The steps:

1. AND the low 16-bits of H against the high 16 bits

2. Take the resulting 16-bit number and OR the low 8 bits against the high 8-bits

3. Take the resulting 8-bit number and OR the low 4 bits against the high 4-bits

4. Take the resulting 4-bit number and OR the low 2 bits against the high 2-bits

5. Take the resulting 2-bit number and NOR the first bit against the second bit

6. do bitwise AND of the resulting 1-bit number against the nonce

7. take the result from #6 and XOR the low 16-bits against the high 16-bits

8. take the resulting 16-bit number from #7 and OR the low 8-bits against the high 8-bits

9. store the result by doing output[OUTPUT_SIZE] = OUTPUT[result of #8] = nonce

Steps 1-5 create a single bit indicating if the nonce meets H == 0. When you bitwise AND this against the nonce in step 6 you will get 0 for any invalid nonces and for valid nonces you will just get the nonce again. (1 AND X = X)

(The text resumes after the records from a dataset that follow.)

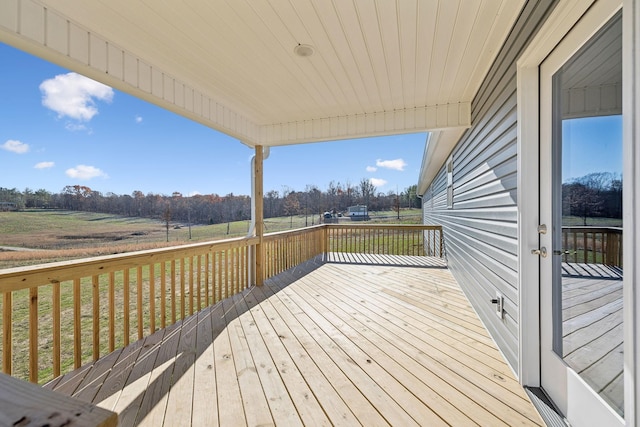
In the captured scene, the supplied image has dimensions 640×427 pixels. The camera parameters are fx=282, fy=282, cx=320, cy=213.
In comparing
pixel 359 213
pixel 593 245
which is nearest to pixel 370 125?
pixel 593 245

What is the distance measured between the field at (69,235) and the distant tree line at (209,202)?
128mm

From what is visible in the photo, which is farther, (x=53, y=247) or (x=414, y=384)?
(x=53, y=247)

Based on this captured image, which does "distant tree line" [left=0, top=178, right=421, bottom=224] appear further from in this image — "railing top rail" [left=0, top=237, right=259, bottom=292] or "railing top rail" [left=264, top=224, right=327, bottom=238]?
"railing top rail" [left=0, top=237, right=259, bottom=292]

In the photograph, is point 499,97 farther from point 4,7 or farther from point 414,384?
point 4,7

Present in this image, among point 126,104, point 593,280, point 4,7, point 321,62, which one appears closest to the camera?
point 593,280

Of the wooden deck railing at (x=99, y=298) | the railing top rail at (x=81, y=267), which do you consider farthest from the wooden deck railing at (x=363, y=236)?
the railing top rail at (x=81, y=267)

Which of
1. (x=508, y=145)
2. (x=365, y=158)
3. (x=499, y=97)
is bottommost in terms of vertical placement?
(x=508, y=145)

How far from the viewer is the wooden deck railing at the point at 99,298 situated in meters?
1.93

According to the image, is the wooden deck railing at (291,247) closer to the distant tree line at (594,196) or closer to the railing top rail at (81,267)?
the railing top rail at (81,267)

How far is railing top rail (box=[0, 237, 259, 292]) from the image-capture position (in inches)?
72.1

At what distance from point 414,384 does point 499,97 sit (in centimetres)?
237

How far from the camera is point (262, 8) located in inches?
77.2

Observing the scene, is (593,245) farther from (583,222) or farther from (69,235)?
(69,235)

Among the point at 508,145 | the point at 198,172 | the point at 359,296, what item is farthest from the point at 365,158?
the point at 508,145
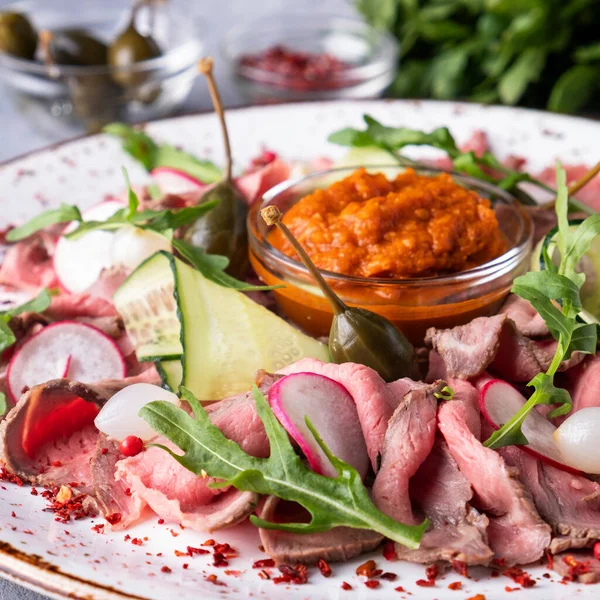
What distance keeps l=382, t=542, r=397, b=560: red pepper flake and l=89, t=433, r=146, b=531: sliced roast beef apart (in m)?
0.87

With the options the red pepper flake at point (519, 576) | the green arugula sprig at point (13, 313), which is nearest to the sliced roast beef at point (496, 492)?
the red pepper flake at point (519, 576)

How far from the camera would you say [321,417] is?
3.04m

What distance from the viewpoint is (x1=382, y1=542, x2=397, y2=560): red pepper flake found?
113 inches

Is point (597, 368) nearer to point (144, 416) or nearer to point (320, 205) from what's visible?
point (320, 205)

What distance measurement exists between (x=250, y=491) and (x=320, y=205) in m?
1.48

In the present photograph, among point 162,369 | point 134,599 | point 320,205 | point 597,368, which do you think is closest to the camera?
point 134,599

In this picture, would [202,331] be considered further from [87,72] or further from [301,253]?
[87,72]

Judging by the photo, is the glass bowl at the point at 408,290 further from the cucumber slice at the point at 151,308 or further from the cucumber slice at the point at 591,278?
the cucumber slice at the point at 151,308

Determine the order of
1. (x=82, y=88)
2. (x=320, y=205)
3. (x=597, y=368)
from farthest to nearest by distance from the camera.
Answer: (x=82, y=88) < (x=320, y=205) < (x=597, y=368)

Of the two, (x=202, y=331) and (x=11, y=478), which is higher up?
(x=202, y=331)

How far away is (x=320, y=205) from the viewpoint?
3.90 m

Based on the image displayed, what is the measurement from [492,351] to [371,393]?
0.51 metres

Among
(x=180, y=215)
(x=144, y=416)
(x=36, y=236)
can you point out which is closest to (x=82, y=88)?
(x=36, y=236)

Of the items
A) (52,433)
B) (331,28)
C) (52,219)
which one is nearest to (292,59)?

Steps 7-8 are to produce an 8-bit index that is 0 for all invalid nonces and hopefuly unique for each valid nonce assuming there are a small number of valid nonces. However in the worst case (more than 1 hash found in a single execution) at least 1 will be returned. However if 3 or less nonces are found per execution all of them should be returned in most cass.

Sorry to jump in in the middle of the conversation, but if I understand what you are trying to do...

Can't you just replace all of the steps with:

Valid = 1 - min(H, 1u);

Nonce = W[3];

OUTPUT[((Nonce & OUTPUT_MASK) + 1) * Valid] = Nonce;

if you are trying to remove all control flow? Any invalid nonce will be written into Output[0] and the valid nonces will be randomly distributed through the rest of the array.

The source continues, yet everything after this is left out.